[Stored items]

== Segment start ==

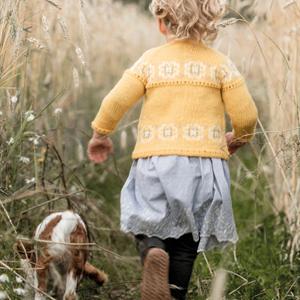 Sitronblomst - Gul barnekofte i ull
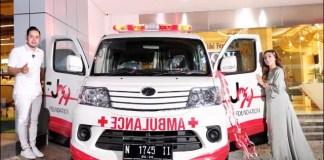 AKSI SOSIAL: Juragan 99 beri bantuan ambulan gratis untuk warga yang kurang mampu.   Foto: Barometerjatim.com/IST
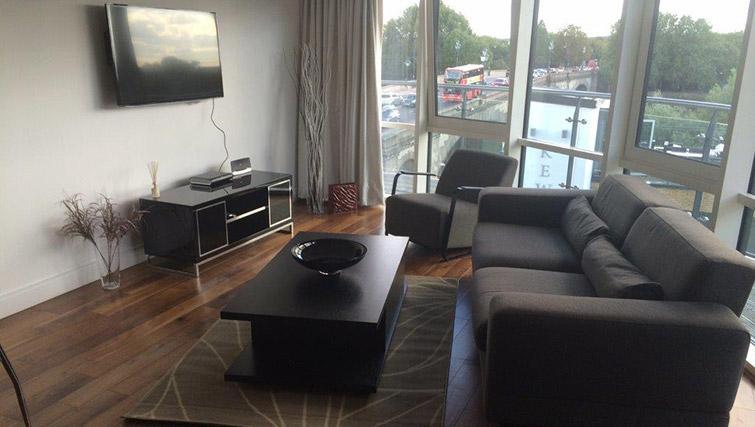 Living area at Kew Bridge Piazza Apartments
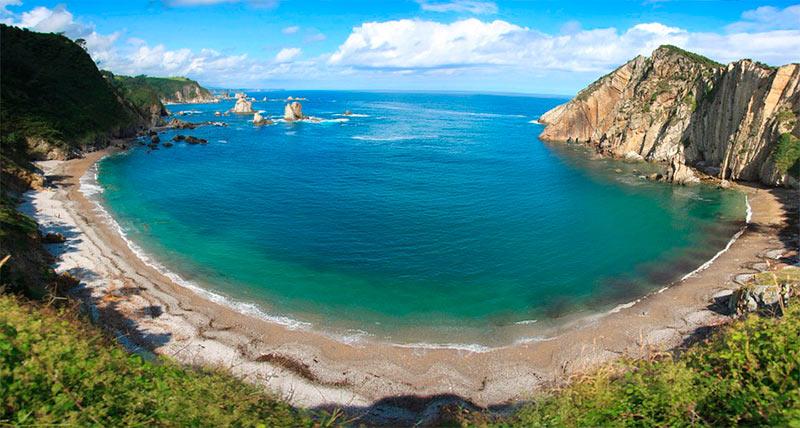 Que visitar en Asturias rural - Playa del Silencio - La Casa Azul de Las Caldas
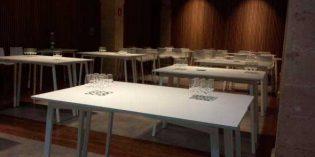 Una mesa abatible y desmontable, perfecta como mobiliario para bodegas y salas de cata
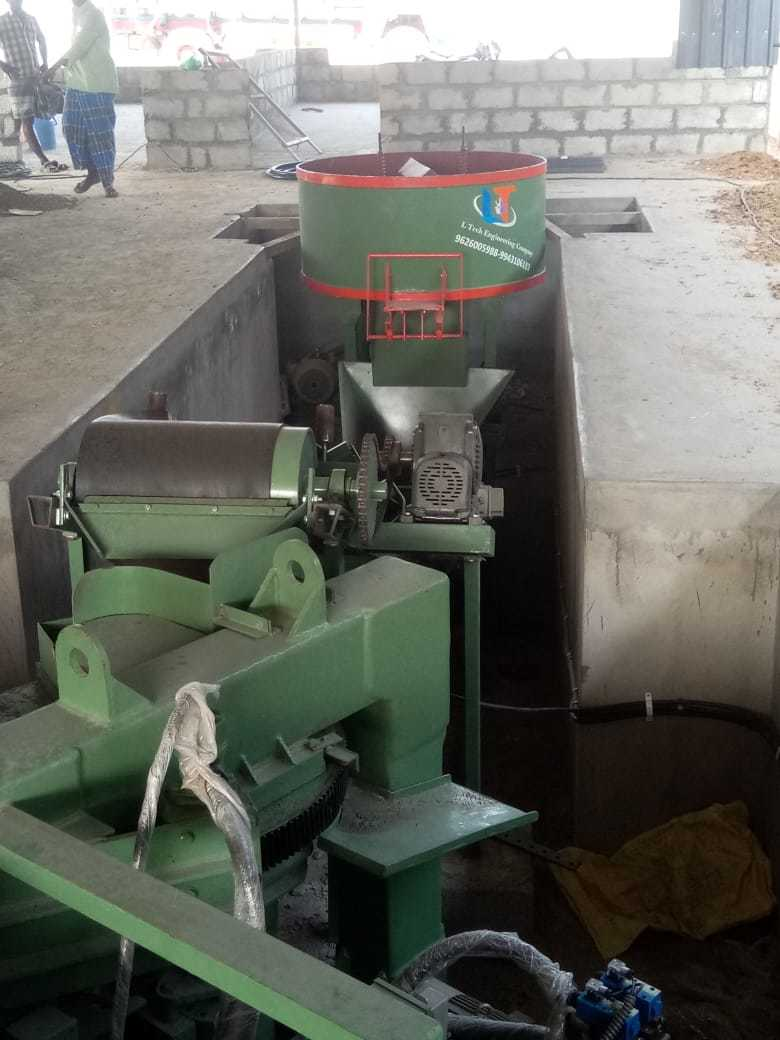 Semi Automatic Brick Making Press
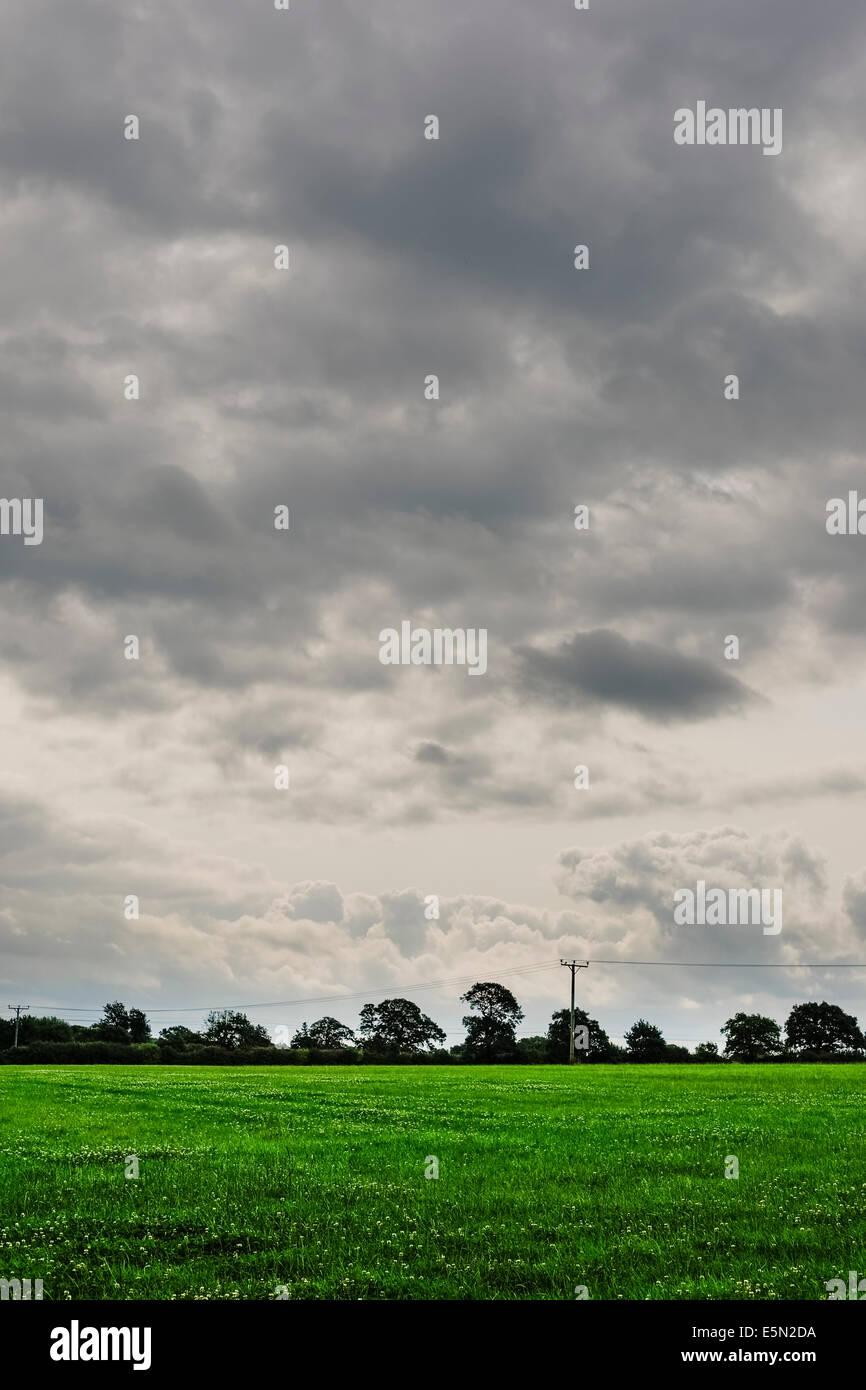 Dark Cloudy Sky Green Field Stockfotos & Dark Cloudy Sky Green Field ...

== Segment end ==

None of the pictures should appear; repeat the records exactly otherwise.

 Sitronblomst - Gul barnekofte i ull
 AKSI SOSIAL: Juragan 99 beri bantuan ambulan gratis untuk warga yang kurang mampu.   Foto: Barometerjatim.com/IST
 Living area at Kew Bridge Piazza Apartments
 Que visitar en Asturias rural - Playa del Silencio - La Casa Azul de Las Caldas
 Una mesa abatible y desmontable, perfecta como mobiliario para bodegas y salas de cata
 Semi Automatic Brick Making Press
 Dark Cloudy Sky Green Field Stockfotos & Dark Cloudy Sky Green Field ...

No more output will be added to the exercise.